Reading passage.
_ _ _ _ _ _ _

Saturday, 07 November 2009

  • Good mood

    My word I was in a hyper good mood today at work. Particularly this morning. I am very much looking forward to a whole day off tomorrow. Such bliss! Work today was good it was quite a fast class, in that they picked things up fairly rapidly which makes for a fun and easy day. I stayed at bar salsa for far too many beers with a couple of the students. One of them is booked on the same congress as me in a couple of weeks so hopefully I can be a friendly face if he needs one. The other seems to have been well and truly bitten by the salsa bug. It kind of reminds me of when I started dancing. It was a nice change if scene to hang out with people I don't know that well. After 3 months of rehearsal and show with the same faces the change was welcome. I hope l left before my girly inebriation showed too much. One of them was after all quite my type!




    -- From the iPhone of Technominx

Wednesday, 04 November 2009

  • :-)

    Well the fun of last weeks break in routine is most definately over and I'm back to the somewhat dreary 9-5. I feel a bit odd. There is the usual 'coming down' that i always go through after show week, but there is also a sort of frenzied frustration with the way I can't really start organising the move yet. Yet on the other hand the bits I could sort, should I be so inclined, such as updating my CV, selling DVD's and other unwanted items on Amazon to raise funds and clear clutter somehow aren't being done. Instead I am retreating into a little bubble consisting of books, downloaded TV shows and porn. Oh and junk food. I suppose after a busy period I just want to chill and not think about too much...except part of me is sort of bored. I need things to plan and look forward to. So with that in mind I have sorted another trip to Norwich and a girls dinner out and an evening with NG over the next 2 weeks. Of course I have the GBSex II trip to Manchester this month as well. The funny thing is people seem to think that I have a very active social life and am always out. I feel like a couch potato! Well a bed potato..I don't actually have a couch.

    Ooh! That brings me ontp my other favourite mental distraction...Bedsit decoration in Norwich. Unless the place is furnished I have decided not to have a sofa....Instead I plan to offer guests bean bags and cushions. Yes I am about 12. Actually it depends on where my TV / computer go...Oh the delicious choices that run thorugh my head! You can see that the degree to which I am enjoying the mental decorating is in direct reverse proprtion to the amount of work I am ACTUALLY doing to achieve the move. Hmph.

    On my next Norwich trip I'm going to try and get some meetings sorted with recruitment agencies. Get my (by then) updated CV to them and let them have a chat with me. At least I'll be doing something more practical than wool gathering.

_ _ _ _ _ _ _

[Spatial reasoning question data]
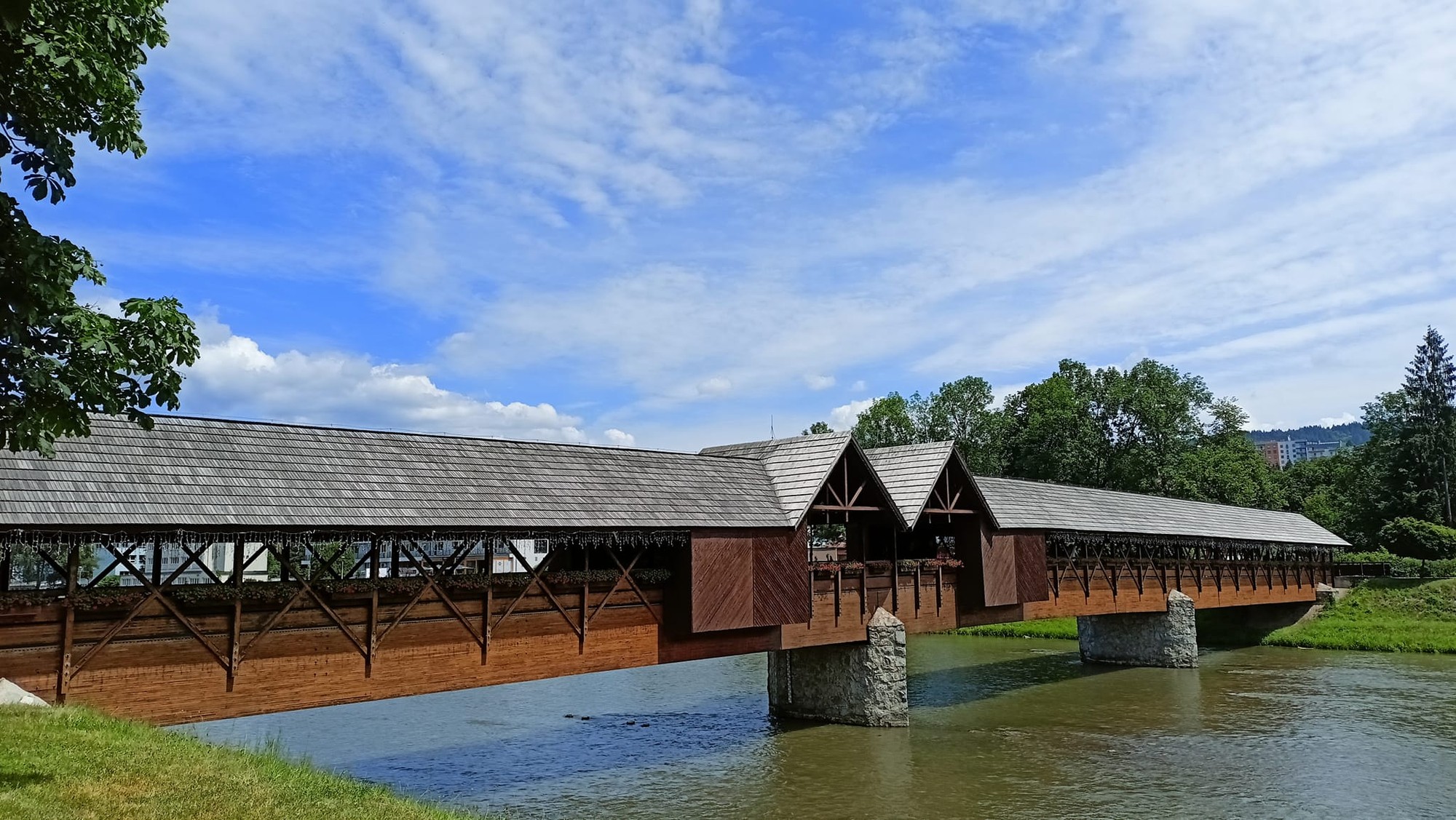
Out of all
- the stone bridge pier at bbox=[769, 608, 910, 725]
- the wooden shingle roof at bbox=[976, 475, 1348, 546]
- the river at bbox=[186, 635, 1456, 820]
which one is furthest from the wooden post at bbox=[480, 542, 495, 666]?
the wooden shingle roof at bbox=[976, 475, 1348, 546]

_ _ _ _ _ _ _

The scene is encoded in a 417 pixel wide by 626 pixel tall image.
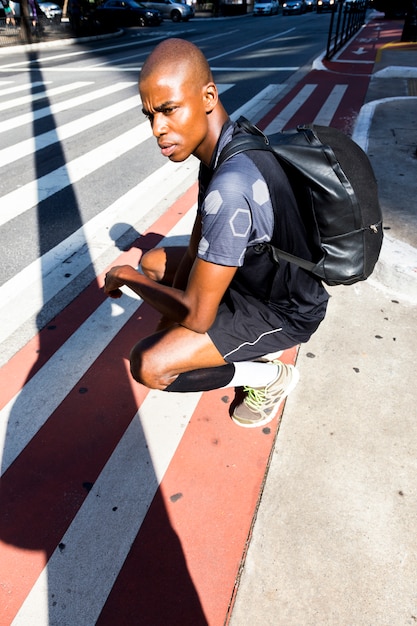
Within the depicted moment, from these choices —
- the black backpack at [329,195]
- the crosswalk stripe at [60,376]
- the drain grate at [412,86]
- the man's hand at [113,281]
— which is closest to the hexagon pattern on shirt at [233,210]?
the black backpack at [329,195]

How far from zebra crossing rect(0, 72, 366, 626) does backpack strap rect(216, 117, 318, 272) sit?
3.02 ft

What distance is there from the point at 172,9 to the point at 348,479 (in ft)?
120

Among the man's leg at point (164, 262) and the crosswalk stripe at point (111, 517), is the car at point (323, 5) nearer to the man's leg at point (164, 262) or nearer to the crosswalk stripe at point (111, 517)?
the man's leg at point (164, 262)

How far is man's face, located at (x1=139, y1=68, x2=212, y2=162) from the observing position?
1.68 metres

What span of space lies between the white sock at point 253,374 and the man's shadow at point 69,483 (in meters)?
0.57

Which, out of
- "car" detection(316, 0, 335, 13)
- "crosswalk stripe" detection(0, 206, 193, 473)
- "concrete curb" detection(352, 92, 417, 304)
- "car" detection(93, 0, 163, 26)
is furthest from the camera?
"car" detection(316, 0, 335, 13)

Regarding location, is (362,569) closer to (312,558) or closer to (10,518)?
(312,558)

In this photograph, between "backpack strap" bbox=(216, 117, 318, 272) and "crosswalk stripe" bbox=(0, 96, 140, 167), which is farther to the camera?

_ _ _ _ _ _ _

Exercise instructions.
(a) Answer these questions using the blog entries:
(i) Where did the writer stay for far too many beers with a couple of the students?
(ii) What does the writer plan to offer guests instead of a sofa?
(iii) To which city is the GBSex II trip this month?
(b) Reproduce the blog entries word for word from "Saturday, 07 November" to "quite my type!".

Solutions to the problems.
(a)
(i) Bar salsa
(ii) Bean bags and cushions
(iii) Manchester

(b)
Saturday, 07 November 2009

  • Good mood

    My word I was in a hyper good mood today at work. Particularly this morning. I am very much looking forward to a whole day off tomorrow. Such bliss! Work today was good it was quite a fast class, in that they picked things up fairly rapidly which makes for a fun and easy day. I stayed at bar salsa for far too many beers with a couple of the students. One of them is booked on the same congress as me in a couple of weeks so hopefully I can be a friendly face if he needs one. The other seems to have been well and truly bitten by the salsa bug. It kind of reminds me of when I started dancing. It was a nice change if scene to hang out with people I don't know that well. After 3 months of rehearsal and show with the same faces the change was welcome. I hope l left before my girly inebriation showed too much. One of them was after all quite my type!